The deciding factor for the foreign policy of the EAP countries is the “central position” between the European Union and Russia. In the last 25 years, all six states tried to expand their scope of action through more or less clever maneuvers between both of them, while through the successful completion of the association agreements with the European Union Ukraine, Moldova and Georgia currently seem to be firmly established in the “western camp”, whereas Armenia and Belarus had been looking for connection to the Russian dominating Eurasian Economic Union and at the same time other ways of cooperation with the EU. Only Azerbaijan stays undecided.
Those developments are taking place within an information space, in which even 25 years after the collapse of the Soviet Union the Russian language stays the lingua franca and therefor Russian-speaking media can have and important impact on formation of opinion in the individual societies.
At the same time, the single states and societies are orienting themselves towards the “centers” Moscow and Brussels, the cross connections between the individual states of the EAP are underdeveloped, in the case of Armenia and Azerbaijan due to the Karabakh conflict even not existing.

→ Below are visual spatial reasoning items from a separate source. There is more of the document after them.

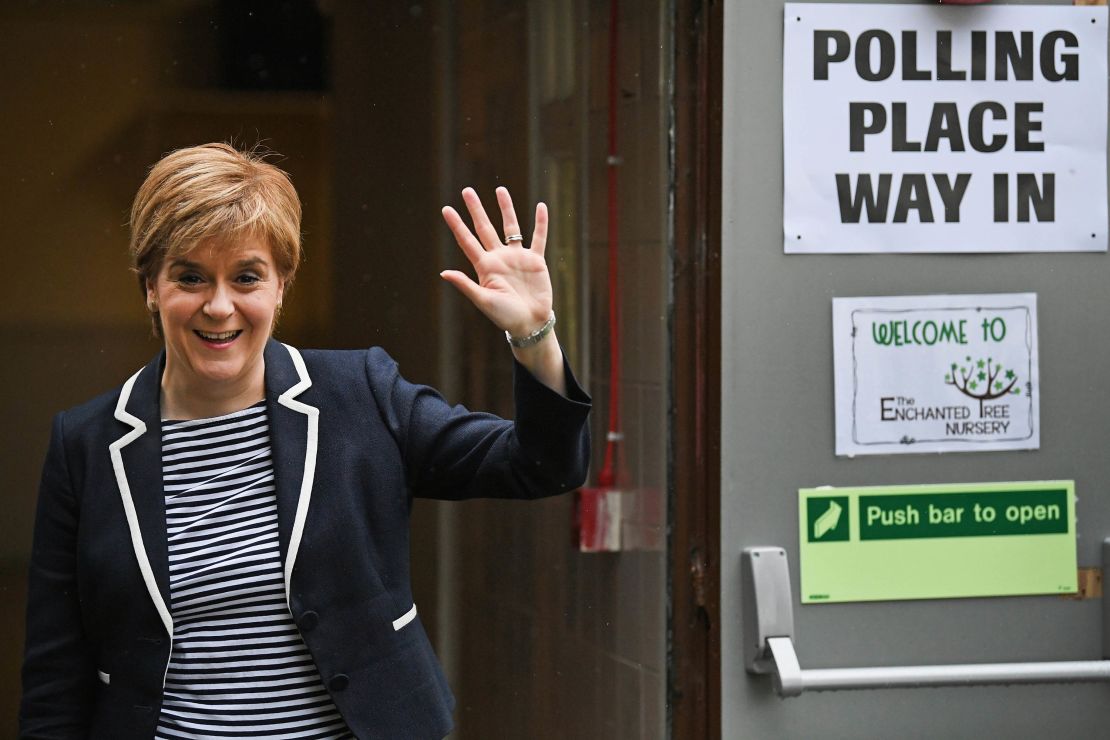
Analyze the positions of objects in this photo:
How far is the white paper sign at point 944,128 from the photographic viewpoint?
2.55 metres

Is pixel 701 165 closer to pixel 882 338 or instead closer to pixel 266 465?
pixel 882 338

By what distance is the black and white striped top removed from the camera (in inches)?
74.7

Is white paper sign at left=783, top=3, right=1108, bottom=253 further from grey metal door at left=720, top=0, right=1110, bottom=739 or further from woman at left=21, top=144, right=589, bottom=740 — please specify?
woman at left=21, top=144, right=589, bottom=740

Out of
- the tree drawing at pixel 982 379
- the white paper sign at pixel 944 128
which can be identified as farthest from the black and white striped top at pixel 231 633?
the tree drawing at pixel 982 379

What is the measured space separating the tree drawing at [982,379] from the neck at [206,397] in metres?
1.30

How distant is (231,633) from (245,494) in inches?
7.4

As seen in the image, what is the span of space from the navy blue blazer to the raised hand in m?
0.09

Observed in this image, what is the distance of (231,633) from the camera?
190cm

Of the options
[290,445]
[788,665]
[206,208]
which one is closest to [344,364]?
[290,445]

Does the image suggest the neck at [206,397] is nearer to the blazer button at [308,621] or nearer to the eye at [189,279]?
the eye at [189,279]

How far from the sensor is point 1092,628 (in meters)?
2.66

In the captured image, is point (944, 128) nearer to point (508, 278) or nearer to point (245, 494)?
point (508, 278)

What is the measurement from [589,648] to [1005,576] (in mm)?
801

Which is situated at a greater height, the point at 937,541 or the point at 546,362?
the point at 546,362
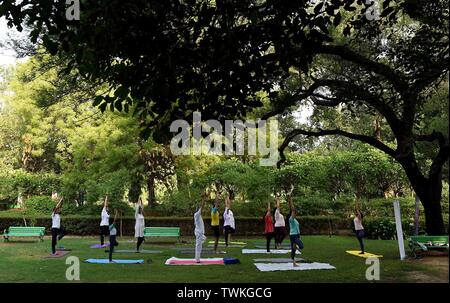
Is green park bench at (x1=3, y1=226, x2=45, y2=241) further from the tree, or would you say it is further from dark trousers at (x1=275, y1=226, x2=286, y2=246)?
the tree

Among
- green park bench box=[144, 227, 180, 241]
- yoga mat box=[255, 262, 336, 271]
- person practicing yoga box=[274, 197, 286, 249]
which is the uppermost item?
person practicing yoga box=[274, 197, 286, 249]

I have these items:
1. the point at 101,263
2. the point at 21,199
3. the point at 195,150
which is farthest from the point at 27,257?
the point at 21,199

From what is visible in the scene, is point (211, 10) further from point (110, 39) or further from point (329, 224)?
point (329, 224)

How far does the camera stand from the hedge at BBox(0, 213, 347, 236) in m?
27.0

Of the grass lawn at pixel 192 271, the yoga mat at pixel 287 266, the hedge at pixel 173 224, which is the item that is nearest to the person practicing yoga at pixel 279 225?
the grass lawn at pixel 192 271

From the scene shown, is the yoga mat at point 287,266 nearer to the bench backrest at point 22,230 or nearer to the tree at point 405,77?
the tree at point 405,77

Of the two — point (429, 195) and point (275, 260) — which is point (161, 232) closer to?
point (275, 260)

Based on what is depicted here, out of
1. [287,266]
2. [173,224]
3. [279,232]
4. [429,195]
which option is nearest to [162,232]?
[173,224]

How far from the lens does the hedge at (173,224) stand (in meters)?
27.0

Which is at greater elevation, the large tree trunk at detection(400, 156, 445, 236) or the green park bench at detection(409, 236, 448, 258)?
Answer: the large tree trunk at detection(400, 156, 445, 236)

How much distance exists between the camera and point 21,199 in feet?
121

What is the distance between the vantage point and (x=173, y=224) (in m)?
27.3

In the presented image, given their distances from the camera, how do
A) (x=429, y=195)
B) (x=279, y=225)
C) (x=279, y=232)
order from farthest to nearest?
(x=279, y=232) < (x=279, y=225) < (x=429, y=195)

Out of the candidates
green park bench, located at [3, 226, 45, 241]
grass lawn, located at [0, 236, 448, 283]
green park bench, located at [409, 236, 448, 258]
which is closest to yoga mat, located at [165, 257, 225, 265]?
grass lawn, located at [0, 236, 448, 283]
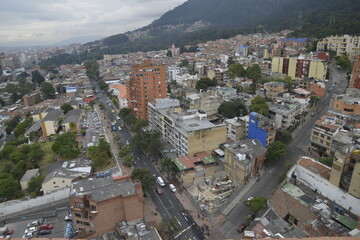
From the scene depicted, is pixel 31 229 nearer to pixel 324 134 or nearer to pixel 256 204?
pixel 256 204

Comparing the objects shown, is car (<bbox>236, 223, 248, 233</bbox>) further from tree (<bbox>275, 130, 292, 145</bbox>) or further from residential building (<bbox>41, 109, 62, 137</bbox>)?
residential building (<bbox>41, 109, 62, 137</bbox>)

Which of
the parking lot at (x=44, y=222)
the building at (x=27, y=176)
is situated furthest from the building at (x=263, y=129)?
the building at (x=27, y=176)

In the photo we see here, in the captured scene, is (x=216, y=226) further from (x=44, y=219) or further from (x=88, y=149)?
(x=88, y=149)

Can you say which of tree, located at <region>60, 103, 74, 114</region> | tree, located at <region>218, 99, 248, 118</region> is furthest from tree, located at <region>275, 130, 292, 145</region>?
tree, located at <region>60, 103, 74, 114</region>

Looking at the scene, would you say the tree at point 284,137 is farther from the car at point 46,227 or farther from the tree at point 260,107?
the car at point 46,227

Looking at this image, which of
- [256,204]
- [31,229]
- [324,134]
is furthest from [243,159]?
[31,229]

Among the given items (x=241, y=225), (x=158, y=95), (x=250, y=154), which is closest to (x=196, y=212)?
(x=241, y=225)
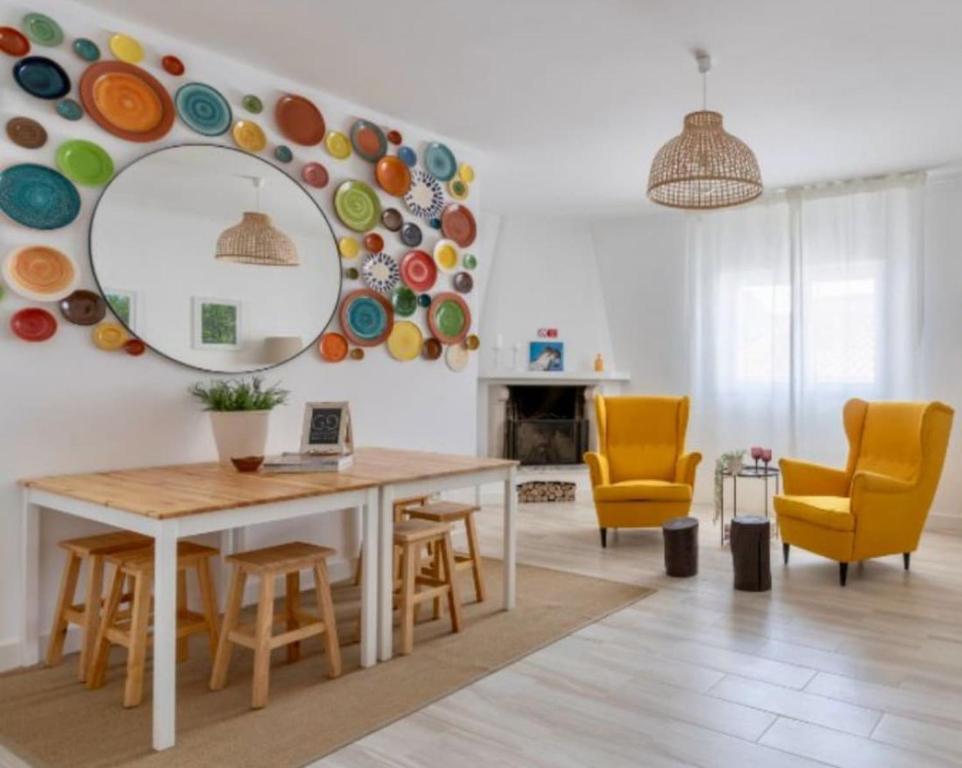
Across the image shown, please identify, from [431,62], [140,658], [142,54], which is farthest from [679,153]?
[140,658]

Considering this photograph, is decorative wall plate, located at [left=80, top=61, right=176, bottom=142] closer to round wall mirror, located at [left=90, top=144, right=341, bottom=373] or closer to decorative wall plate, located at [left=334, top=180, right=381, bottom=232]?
round wall mirror, located at [left=90, top=144, right=341, bottom=373]

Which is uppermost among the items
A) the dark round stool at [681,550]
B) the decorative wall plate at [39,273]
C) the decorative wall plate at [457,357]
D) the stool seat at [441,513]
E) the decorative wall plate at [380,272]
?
the decorative wall plate at [380,272]

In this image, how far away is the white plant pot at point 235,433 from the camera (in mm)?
3000

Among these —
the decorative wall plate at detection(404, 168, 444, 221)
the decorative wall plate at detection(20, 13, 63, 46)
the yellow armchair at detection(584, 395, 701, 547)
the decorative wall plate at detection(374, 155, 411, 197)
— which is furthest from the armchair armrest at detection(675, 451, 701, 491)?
the decorative wall plate at detection(20, 13, 63, 46)

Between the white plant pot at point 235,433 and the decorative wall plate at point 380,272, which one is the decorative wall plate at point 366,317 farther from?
the white plant pot at point 235,433

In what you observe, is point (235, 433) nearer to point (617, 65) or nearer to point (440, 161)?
point (440, 161)

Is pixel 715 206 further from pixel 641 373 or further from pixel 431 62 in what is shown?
pixel 641 373

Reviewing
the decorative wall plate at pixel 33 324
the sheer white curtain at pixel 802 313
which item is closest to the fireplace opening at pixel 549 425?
the sheer white curtain at pixel 802 313

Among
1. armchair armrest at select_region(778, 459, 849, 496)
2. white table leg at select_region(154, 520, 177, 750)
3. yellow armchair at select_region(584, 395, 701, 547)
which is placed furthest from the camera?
yellow armchair at select_region(584, 395, 701, 547)

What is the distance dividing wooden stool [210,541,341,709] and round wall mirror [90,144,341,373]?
3.56ft

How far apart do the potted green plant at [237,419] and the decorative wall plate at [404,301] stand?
114cm

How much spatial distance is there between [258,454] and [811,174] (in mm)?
4193

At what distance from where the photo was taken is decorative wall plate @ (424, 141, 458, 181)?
4.28m

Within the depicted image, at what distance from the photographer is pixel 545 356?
6438 mm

Although the paths of development vary widely, there are, based on partially common history and in some sectors likewise structural challenges, multiple starting points for a regional dialogue on matters concerning democratic consolidation, political and social fundamental rights, sustainable economic development as well as peace and security.
The Regional Project “Dialog Eastern Europe” of the Friedrich-Ebert-Stiftung aims to contribute in this context to a bi- and multilateral exchange within the region and lays emphasis on junior experts out of the sociopolitical sector and pursues a cross-national approach with every individual measure.